▶ **Goals**
(a) Quote the CGI graphs thread word for word from "Where can I" to "317.873.8100 (phone)".
(b) In the CGI graphs thread, which book mentions embedding image data in an OBJECT tag?

▶ **Text to read**
==*==

I have a CGI that generates a page from data in a database. I want to
include several graphs of data in the page.

I can use GD::Graph to create the images. But, the data sets are
rather large/awkward to try to send off to another CGI that I could use
with the IMG tag, and I really don't want to write images to files on
disk. I'd like to be able to embed the image data directly in the
output of the one CGI.

I have found an offhand reference to embedding the image data in an
OBJECT tag (in Perl Graphics Programming, page 374 of the first
edition). But cannot find any information about how to actually go
about doing that.

Where can I learn how, using CGI.pm and GD::Graph, I can embed my image
data directly in the mass of HTML I'm spewing out?

TIA

--
Chad A Gard
chad@millerbrooks.com

Miller Brooks, Inc.
11712 N. Michigan Rd
Zionsville, IN 46077 USA
317.873.8100 (phone)
317.873.8110 (fax)

David Dorward

2005-01-21, 3:55 pm

On Fri, Jan 21, 2005 at 09:43:40AM -0500, Chad Gard wrote:
> I have a CGI that generates a page from data in a database. I want to
> include several graphs of data in the page.
>
> I can use GD::Graph to create the images. But, the data sets are
> rather large/awkward to try to send off to another CGI that I could use
> with the IMG tag, and I really don't want to write images to files on
> disk.


How about passing it the data it needs to make a suitable database
request?

> I'd like to be able to embed the image data directly in the
> output of the one CGI.


This isn't really practical.

> I have found an offhand reference to embedding the image data in an
> OBJECT tag (in Perl Graphics Programming, page 374 of the first
> edition). But cannot find any information about how to actually go
> about doing that.

==*==

▶ **Listed entries**
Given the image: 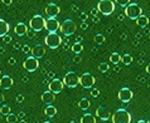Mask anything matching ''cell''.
I'll return each mask as SVG.
<instances>
[{"label":"cell","instance_id":"obj_52","mask_svg":"<svg viewBox=\"0 0 150 123\" xmlns=\"http://www.w3.org/2000/svg\"><path fill=\"white\" fill-rule=\"evenodd\" d=\"M69 123H76V122H74V121H72V122H69Z\"/></svg>","mask_w":150,"mask_h":123},{"label":"cell","instance_id":"obj_2","mask_svg":"<svg viewBox=\"0 0 150 123\" xmlns=\"http://www.w3.org/2000/svg\"><path fill=\"white\" fill-rule=\"evenodd\" d=\"M124 14L126 15L129 19L136 20L140 15H143V9H141L136 3H130L126 8H125V13Z\"/></svg>","mask_w":150,"mask_h":123},{"label":"cell","instance_id":"obj_23","mask_svg":"<svg viewBox=\"0 0 150 123\" xmlns=\"http://www.w3.org/2000/svg\"><path fill=\"white\" fill-rule=\"evenodd\" d=\"M78 107H80L81 109H83V110L88 109L90 108V101L86 99V98H82V99L78 102Z\"/></svg>","mask_w":150,"mask_h":123},{"label":"cell","instance_id":"obj_31","mask_svg":"<svg viewBox=\"0 0 150 123\" xmlns=\"http://www.w3.org/2000/svg\"><path fill=\"white\" fill-rule=\"evenodd\" d=\"M116 4L120 5V6H125V8H126L129 4H130V1H129V0H116Z\"/></svg>","mask_w":150,"mask_h":123},{"label":"cell","instance_id":"obj_7","mask_svg":"<svg viewBox=\"0 0 150 123\" xmlns=\"http://www.w3.org/2000/svg\"><path fill=\"white\" fill-rule=\"evenodd\" d=\"M29 25H30L32 30L40 31V30H43L44 28H45V19L43 18V16H40V15H34L30 19V23H29Z\"/></svg>","mask_w":150,"mask_h":123},{"label":"cell","instance_id":"obj_46","mask_svg":"<svg viewBox=\"0 0 150 123\" xmlns=\"http://www.w3.org/2000/svg\"><path fill=\"white\" fill-rule=\"evenodd\" d=\"M81 40H82V38H81V36H78V38H77V43L81 44Z\"/></svg>","mask_w":150,"mask_h":123},{"label":"cell","instance_id":"obj_30","mask_svg":"<svg viewBox=\"0 0 150 123\" xmlns=\"http://www.w3.org/2000/svg\"><path fill=\"white\" fill-rule=\"evenodd\" d=\"M98 71L102 72V73L107 72V71H109V64H107V63H101L98 65Z\"/></svg>","mask_w":150,"mask_h":123},{"label":"cell","instance_id":"obj_49","mask_svg":"<svg viewBox=\"0 0 150 123\" xmlns=\"http://www.w3.org/2000/svg\"><path fill=\"white\" fill-rule=\"evenodd\" d=\"M136 123H148V122H145V121H143V120H141V121H137Z\"/></svg>","mask_w":150,"mask_h":123},{"label":"cell","instance_id":"obj_8","mask_svg":"<svg viewBox=\"0 0 150 123\" xmlns=\"http://www.w3.org/2000/svg\"><path fill=\"white\" fill-rule=\"evenodd\" d=\"M95 83H96V79L91 73H83V74L80 77V84L86 89L93 87Z\"/></svg>","mask_w":150,"mask_h":123},{"label":"cell","instance_id":"obj_32","mask_svg":"<svg viewBox=\"0 0 150 123\" xmlns=\"http://www.w3.org/2000/svg\"><path fill=\"white\" fill-rule=\"evenodd\" d=\"M22 50H23V53H32V48L28 45V44H24V45L22 47Z\"/></svg>","mask_w":150,"mask_h":123},{"label":"cell","instance_id":"obj_20","mask_svg":"<svg viewBox=\"0 0 150 123\" xmlns=\"http://www.w3.org/2000/svg\"><path fill=\"white\" fill-rule=\"evenodd\" d=\"M150 20L146 15H140L139 18L136 19V24H137V27H140V28H146Z\"/></svg>","mask_w":150,"mask_h":123},{"label":"cell","instance_id":"obj_43","mask_svg":"<svg viewBox=\"0 0 150 123\" xmlns=\"http://www.w3.org/2000/svg\"><path fill=\"white\" fill-rule=\"evenodd\" d=\"M146 73H148V74L150 75V63L146 65Z\"/></svg>","mask_w":150,"mask_h":123},{"label":"cell","instance_id":"obj_39","mask_svg":"<svg viewBox=\"0 0 150 123\" xmlns=\"http://www.w3.org/2000/svg\"><path fill=\"white\" fill-rule=\"evenodd\" d=\"M34 30H28V33H27V34L29 35V38H33V35H34Z\"/></svg>","mask_w":150,"mask_h":123},{"label":"cell","instance_id":"obj_26","mask_svg":"<svg viewBox=\"0 0 150 123\" xmlns=\"http://www.w3.org/2000/svg\"><path fill=\"white\" fill-rule=\"evenodd\" d=\"M0 113L4 114V116H8V114H10V107L8 104H1L0 106Z\"/></svg>","mask_w":150,"mask_h":123},{"label":"cell","instance_id":"obj_6","mask_svg":"<svg viewBox=\"0 0 150 123\" xmlns=\"http://www.w3.org/2000/svg\"><path fill=\"white\" fill-rule=\"evenodd\" d=\"M44 42H45V45L47 47H49L51 49H56L61 45L62 38L57 34V33H49V34L45 36Z\"/></svg>","mask_w":150,"mask_h":123},{"label":"cell","instance_id":"obj_9","mask_svg":"<svg viewBox=\"0 0 150 123\" xmlns=\"http://www.w3.org/2000/svg\"><path fill=\"white\" fill-rule=\"evenodd\" d=\"M23 67L28 72H35L39 67V62H38V59H35L34 57H28V58L24 60Z\"/></svg>","mask_w":150,"mask_h":123},{"label":"cell","instance_id":"obj_37","mask_svg":"<svg viewBox=\"0 0 150 123\" xmlns=\"http://www.w3.org/2000/svg\"><path fill=\"white\" fill-rule=\"evenodd\" d=\"M97 13H98V9H97V8H93V9L91 10V14H92V15H97Z\"/></svg>","mask_w":150,"mask_h":123},{"label":"cell","instance_id":"obj_21","mask_svg":"<svg viewBox=\"0 0 150 123\" xmlns=\"http://www.w3.org/2000/svg\"><path fill=\"white\" fill-rule=\"evenodd\" d=\"M44 114L47 117L49 118H53V117H56V114H57V108L54 107V106H48V107H45L44 109Z\"/></svg>","mask_w":150,"mask_h":123},{"label":"cell","instance_id":"obj_51","mask_svg":"<svg viewBox=\"0 0 150 123\" xmlns=\"http://www.w3.org/2000/svg\"><path fill=\"white\" fill-rule=\"evenodd\" d=\"M3 101V96H1V94H0V102H1Z\"/></svg>","mask_w":150,"mask_h":123},{"label":"cell","instance_id":"obj_47","mask_svg":"<svg viewBox=\"0 0 150 123\" xmlns=\"http://www.w3.org/2000/svg\"><path fill=\"white\" fill-rule=\"evenodd\" d=\"M77 9H78V8H77L76 5H72V10H73V11H76Z\"/></svg>","mask_w":150,"mask_h":123},{"label":"cell","instance_id":"obj_16","mask_svg":"<svg viewBox=\"0 0 150 123\" xmlns=\"http://www.w3.org/2000/svg\"><path fill=\"white\" fill-rule=\"evenodd\" d=\"M45 55V49L43 45H40V44H37L32 48V57H34L35 59H39V58H43Z\"/></svg>","mask_w":150,"mask_h":123},{"label":"cell","instance_id":"obj_4","mask_svg":"<svg viewBox=\"0 0 150 123\" xmlns=\"http://www.w3.org/2000/svg\"><path fill=\"white\" fill-rule=\"evenodd\" d=\"M59 30H61L62 34L66 35V36L72 35V34H74V33H76V23H74L73 20H71V19L64 20V22L61 24Z\"/></svg>","mask_w":150,"mask_h":123},{"label":"cell","instance_id":"obj_22","mask_svg":"<svg viewBox=\"0 0 150 123\" xmlns=\"http://www.w3.org/2000/svg\"><path fill=\"white\" fill-rule=\"evenodd\" d=\"M81 123H96V118L91 113H85L81 117Z\"/></svg>","mask_w":150,"mask_h":123},{"label":"cell","instance_id":"obj_17","mask_svg":"<svg viewBox=\"0 0 150 123\" xmlns=\"http://www.w3.org/2000/svg\"><path fill=\"white\" fill-rule=\"evenodd\" d=\"M14 33L16 35H19V36H23V35H25L27 33H28V27H27V24H24V23H18L15 25L14 28Z\"/></svg>","mask_w":150,"mask_h":123},{"label":"cell","instance_id":"obj_33","mask_svg":"<svg viewBox=\"0 0 150 123\" xmlns=\"http://www.w3.org/2000/svg\"><path fill=\"white\" fill-rule=\"evenodd\" d=\"M1 39H3V42H4V43H10V42H11V36H10L9 34L5 35V36H3Z\"/></svg>","mask_w":150,"mask_h":123},{"label":"cell","instance_id":"obj_27","mask_svg":"<svg viewBox=\"0 0 150 123\" xmlns=\"http://www.w3.org/2000/svg\"><path fill=\"white\" fill-rule=\"evenodd\" d=\"M83 50V45L82 44H78V43H74L72 45V52L76 53V54H80V53Z\"/></svg>","mask_w":150,"mask_h":123},{"label":"cell","instance_id":"obj_55","mask_svg":"<svg viewBox=\"0 0 150 123\" xmlns=\"http://www.w3.org/2000/svg\"><path fill=\"white\" fill-rule=\"evenodd\" d=\"M0 73H1V71H0Z\"/></svg>","mask_w":150,"mask_h":123},{"label":"cell","instance_id":"obj_28","mask_svg":"<svg viewBox=\"0 0 150 123\" xmlns=\"http://www.w3.org/2000/svg\"><path fill=\"white\" fill-rule=\"evenodd\" d=\"M6 122L8 123H16V122H18V116L14 114V113L8 114V116H6Z\"/></svg>","mask_w":150,"mask_h":123},{"label":"cell","instance_id":"obj_34","mask_svg":"<svg viewBox=\"0 0 150 123\" xmlns=\"http://www.w3.org/2000/svg\"><path fill=\"white\" fill-rule=\"evenodd\" d=\"M91 96H92V97H98L100 96V91H98V89H92V91H91Z\"/></svg>","mask_w":150,"mask_h":123},{"label":"cell","instance_id":"obj_5","mask_svg":"<svg viewBox=\"0 0 150 123\" xmlns=\"http://www.w3.org/2000/svg\"><path fill=\"white\" fill-rule=\"evenodd\" d=\"M63 85L66 87H69V88H74L80 84V77H78L74 72H68L67 74L63 77Z\"/></svg>","mask_w":150,"mask_h":123},{"label":"cell","instance_id":"obj_41","mask_svg":"<svg viewBox=\"0 0 150 123\" xmlns=\"http://www.w3.org/2000/svg\"><path fill=\"white\" fill-rule=\"evenodd\" d=\"M81 27H82V29H83V30H86V29H87V28H88V25H87V23H83V24H82V25H81Z\"/></svg>","mask_w":150,"mask_h":123},{"label":"cell","instance_id":"obj_44","mask_svg":"<svg viewBox=\"0 0 150 123\" xmlns=\"http://www.w3.org/2000/svg\"><path fill=\"white\" fill-rule=\"evenodd\" d=\"M19 48H20V44L19 43H15L14 44V49H19Z\"/></svg>","mask_w":150,"mask_h":123},{"label":"cell","instance_id":"obj_25","mask_svg":"<svg viewBox=\"0 0 150 123\" xmlns=\"http://www.w3.org/2000/svg\"><path fill=\"white\" fill-rule=\"evenodd\" d=\"M121 62L125 64V65H129V64H131L132 63V57L130 54H124L121 57Z\"/></svg>","mask_w":150,"mask_h":123},{"label":"cell","instance_id":"obj_13","mask_svg":"<svg viewBox=\"0 0 150 123\" xmlns=\"http://www.w3.org/2000/svg\"><path fill=\"white\" fill-rule=\"evenodd\" d=\"M59 11H61L59 6L54 3H49L48 5L45 6V14H47L49 18H54V16H57L59 14Z\"/></svg>","mask_w":150,"mask_h":123},{"label":"cell","instance_id":"obj_35","mask_svg":"<svg viewBox=\"0 0 150 123\" xmlns=\"http://www.w3.org/2000/svg\"><path fill=\"white\" fill-rule=\"evenodd\" d=\"M80 18H81L82 22H86V20L88 19V14H87V13H81V16H80Z\"/></svg>","mask_w":150,"mask_h":123},{"label":"cell","instance_id":"obj_40","mask_svg":"<svg viewBox=\"0 0 150 123\" xmlns=\"http://www.w3.org/2000/svg\"><path fill=\"white\" fill-rule=\"evenodd\" d=\"M9 64H10V65H14V64H15V59H14V58H10V59H9Z\"/></svg>","mask_w":150,"mask_h":123},{"label":"cell","instance_id":"obj_1","mask_svg":"<svg viewBox=\"0 0 150 123\" xmlns=\"http://www.w3.org/2000/svg\"><path fill=\"white\" fill-rule=\"evenodd\" d=\"M112 123H130L131 122V114L126 109H117L111 116Z\"/></svg>","mask_w":150,"mask_h":123},{"label":"cell","instance_id":"obj_18","mask_svg":"<svg viewBox=\"0 0 150 123\" xmlns=\"http://www.w3.org/2000/svg\"><path fill=\"white\" fill-rule=\"evenodd\" d=\"M54 99H56V96L52 92H49V91L44 92L43 94H42V102L45 103V104H48V106H51L53 102H54Z\"/></svg>","mask_w":150,"mask_h":123},{"label":"cell","instance_id":"obj_42","mask_svg":"<svg viewBox=\"0 0 150 123\" xmlns=\"http://www.w3.org/2000/svg\"><path fill=\"white\" fill-rule=\"evenodd\" d=\"M16 116H18L19 118H22V120H24V112H20L19 114H16Z\"/></svg>","mask_w":150,"mask_h":123},{"label":"cell","instance_id":"obj_19","mask_svg":"<svg viewBox=\"0 0 150 123\" xmlns=\"http://www.w3.org/2000/svg\"><path fill=\"white\" fill-rule=\"evenodd\" d=\"M9 24H8L5 20H3V19H0V36H5L8 35V31H9Z\"/></svg>","mask_w":150,"mask_h":123},{"label":"cell","instance_id":"obj_54","mask_svg":"<svg viewBox=\"0 0 150 123\" xmlns=\"http://www.w3.org/2000/svg\"><path fill=\"white\" fill-rule=\"evenodd\" d=\"M148 123H150V120H149V121H148Z\"/></svg>","mask_w":150,"mask_h":123},{"label":"cell","instance_id":"obj_12","mask_svg":"<svg viewBox=\"0 0 150 123\" xmlns=\"http://www.w3.org/2000/svg\"><path fill=\"white\" fill-rule=\"evenodd\" d=\"M117 97H119V99L121 101V102H125V103H127V102H130V101L132 99L134 94H132L131 89H129V88H122V89H120Z\"/></svg>","mask_w":150,"mask_h":123},{"label":"cell","instance_id":"obj_38","mask_svg":"<svg viewBox=\"0 0 150 123\" xmlns=\"http://www.w3.org/2000/svg\"><path fill=\"white\" fill-rule=\"evenodd\" d=\"M3 4H5V5H11L13 1H11V0H3Z\"/></svg>","mask_w":150,"mask_h":123},{"label":"cell","instance_id":"obj_14","mask_svg":"<svg viewBox=\"0 0 150 123\" xmlns=\"http://www.w3.org/2000/svg\"><path fill=\"white\" fill-rule=\"evenodd\" d=\"M96 116H97L101 121H107L111 117L110 110L107 109L105 106H100V107H97V109H96Z\"/></svg>","mask_w":150,"mask_h":123},{"label":"cell","instance_id":"obj_53","mask_svg":"<svg viewBox=\"0 0 150 123\" xmlns=\"http://www.w3.org/2000/svg\"><path fill=\"white\" fill-rule=\"evenodd\" d=\"M44 123H51V122H44Z\"/></svg>","mask_w":150,"mask_h":123},{"label":"cell","instance_id":"obj_15","mask_svg":"<svg viewBox=\"0 0 150 123\" xmlns=\"http://www.w3.org/2000/svg\"><path fill=\"white\" fill-rule=\"evenodd\" d=\"M14 84V80L13 78L9 77V75H3L1 78H0V88L1 89H10L11 87H13Z\"/></svg>","mask_w":150,"mask_h":123},{"label":"cell","instance_id":"obj_50","mask_svg":"<svg viewBox=\"0 0 150 123\" xmlns=\"http://www.w3.org/2000/svg\"><path fill=\"white\" fill-rule=\"evenodd\" d=\"M19 123H27V121H24V120H22V121H20Z\"/></svg>","mask_w":150,"mask_h":123},{"label":"cell","instance_id":"obj_24","mask_svg":"<svg viewBox=\"0 0 150 123\" xmlns=\"http://www.w3.org/2000/svg\"><path fill=\"white\" fill-rule=\"evenodd\" d=\"M110 62L114 64H117L121 62V55L119 54V53H112V54L110 55Z\"/></svg>","mask_w":150,"mask_h":123},{"label":"cell","instance_id":"obj_29","mask_svg":"<svg viewBox=\"0 0 150 123\" xmlns=\"http://www.w3.org/2000/svg\"><path fill=\"white\" fill-rule=\"evenodd\" d=\"M93 40H95V43H97V44H103L105 43V36L102 34H96Z\"/></svg>","mask_w":150,"mask_h":123},{"label":"cell","instance_id":"obj_11","mask_svg":"<svg viewBox=\"0 0 150 123\" xmlns=\"http://www.w3.org/2000/svg\"><path fill=\"white\" fill-rule=\"evenodd\" d=\"M63 82L59 80V79H53L51 83H49L48 85V88H49V92H52L53 94H58V93H61L62 91H63Z\"/></svg>","mask_w":150,"mask_h":123},{"label":"cell","instance_id":"obj_36","mask_svg":"<svg viewBox=\"0 0 150 123\" xmlns=\"http://www.w3.org/2000/svg\"><path fill=\"white\" fill-rule=\"evenodd\" d=\"M23 101H24V96H22V94H19V96L16 97V102H18V103H22Z\"/></svg>","mask_w":150,"mask_h":123},{"label":"cell","instance_id":"obj_45","mask_svg":"<svg viewBox=\"0 0 150 123\" xmlns=\"http://www.w3.org/2000/svg\"><path fill=\"white\" fill-rule=\"evenodd\" d=\"M124 16H125V14H120V15H119V19H120V20H122V19H124Z\"/></svg>","mask_w":150,"mask_h":123},{"label":"cell","instance_id":"obj_48","mask_svg":"<svg viewBox=\"0 0 150 123\" xmlns=\"http://www.w3.org/2000/svg\"><path fill=\"white\" fill-rule=\"evenodd\" d=\"M73 60H74V62H80V60H81V58H80V57H77V58H74Z\"/></svg>","mask_w":150,"mask_h":123},{"label":"cell","instance_id":"obj_10","mask_svg":"<svg viewBox=\"0 0 150 123\" xmlns=\"http://www.w3.org/2000/svg\"><path fill=\"white\" fill-rule=\"evenodd\" d=\"M61 24L56 18H49L45 20V29L49 33H57V30H59Z\"/></svg>","mask_w":150,"mask_h":123},{"label":"cell","instance_id":"obj_3","mask_svg":"<svg viewBox=\"0 0 150 123\" xmlns=\"http://www.w3.org/2000/svg\"><path fill=\"white\" fill-rule=\"evenodd\" d=\"M97 9L98 13L103 15H110L115 10V3L112 0H100L97 4Z\"/></svg>","mask_w":150,"mask_h":123}]
</instances>
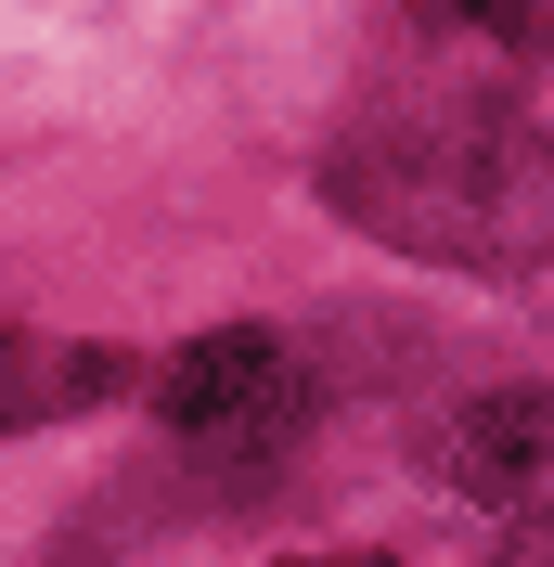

==*==

▶ **Task results**
(a)
Where can I learn how, using CGI.pm and GD::Graph, I can embed my image
data directly in the mass of HTML I'm spewing out?

TIA

--
Chad A Gard
chad@millerbrooks.com

Miller Brooks, Inc.
11712 N. Michigan Rd
Zionsville, IN 46077 USA
317.873.8100 (phone)

(b) Perl Graphics Programming, on page 374 of the first edition.